CHECK YOUR UNDERSTANDING »
1. Using the RORSAT passage, answer:
(a) To what altitude range did the disposal stage lift the reactor at the end of a mission?
(b) About how long does an object stay in orbit at that altitude?
(c) On what date did the worst RORSAT accident occur?
2. Transcribe the RORSAT passage verbatim from "There have also" to "and surrounding region.".

[[ PASSAGE PROVIDED, beginning ]]

RORSAT (Radar Ocean Reconnaissance Satellite)
Although prototype RORSATSs in the mid-1960s flew with only chemical batteries, their operational counterparts, beginning in the 1970s, carried reactors. This introduced a serious risk of contamination because all the RORSATs reentered after a few weeks or months in orbit. To counter the problem, each RORSAT consisted of three major components: the payload and propulsion section, the reactor, and a disposal stage used to lift the reactor into a higher orbit, with an altitude of 900–1,000 km, at the end of the mission. Thus while the main spacecraft decayed, the reactor continued to circle the Earth. Unfortunately, the lifetime of an object at this altitude is about 600 years, whereas uranium-235 and -238 have a half-life of more than one billion years. This means there is presently, in 1,000 km × 65° orbits, about 940 kg of highly-enriched uranium and a further 15 tons of other radioactive material including tens of thousands of droplets, 0.6–2 cm in diameter, which are the remains of the liquid sodium-potassium used to cool the RORSAT reactors.
There have also been accidents – the worst of them on Jan. 24, 1978, when a RORSAT malfunctioned and crashed within Canada's Northwest Territory, showering radioactive debris onto the Great Slave Lake and surrounding region.

[[ PASSAGE PROVIDED, end ]]
[[ EXCERPTED DATA, beginning ]]

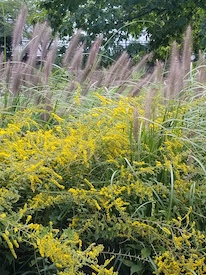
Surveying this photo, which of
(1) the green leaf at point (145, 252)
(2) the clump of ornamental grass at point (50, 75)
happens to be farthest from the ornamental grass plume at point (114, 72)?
(1) the green leaf at point (145, 252)

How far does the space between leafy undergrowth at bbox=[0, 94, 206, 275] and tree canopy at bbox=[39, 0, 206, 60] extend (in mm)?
3722

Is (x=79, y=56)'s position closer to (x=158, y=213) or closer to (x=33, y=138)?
(x=33, y=138)

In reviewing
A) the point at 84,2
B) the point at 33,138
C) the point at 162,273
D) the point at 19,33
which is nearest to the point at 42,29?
the point at 19,33

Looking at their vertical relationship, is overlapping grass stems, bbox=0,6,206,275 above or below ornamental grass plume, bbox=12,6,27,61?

[[ EXCERPTED DATA, end ]]

SOLUTIONS TO THE TASKS »
1.
(a) 900–1,000 km
(b) About 600 years
(c) Jan. 24, 1978

2.
There have also been accidents – the worst of them on Jan. 24, 1978, when a RORSAT malfunctioned and crashed within Canada's Northwest Territory, showering radioactive debris onto the Great Slave Lake and surrounding region.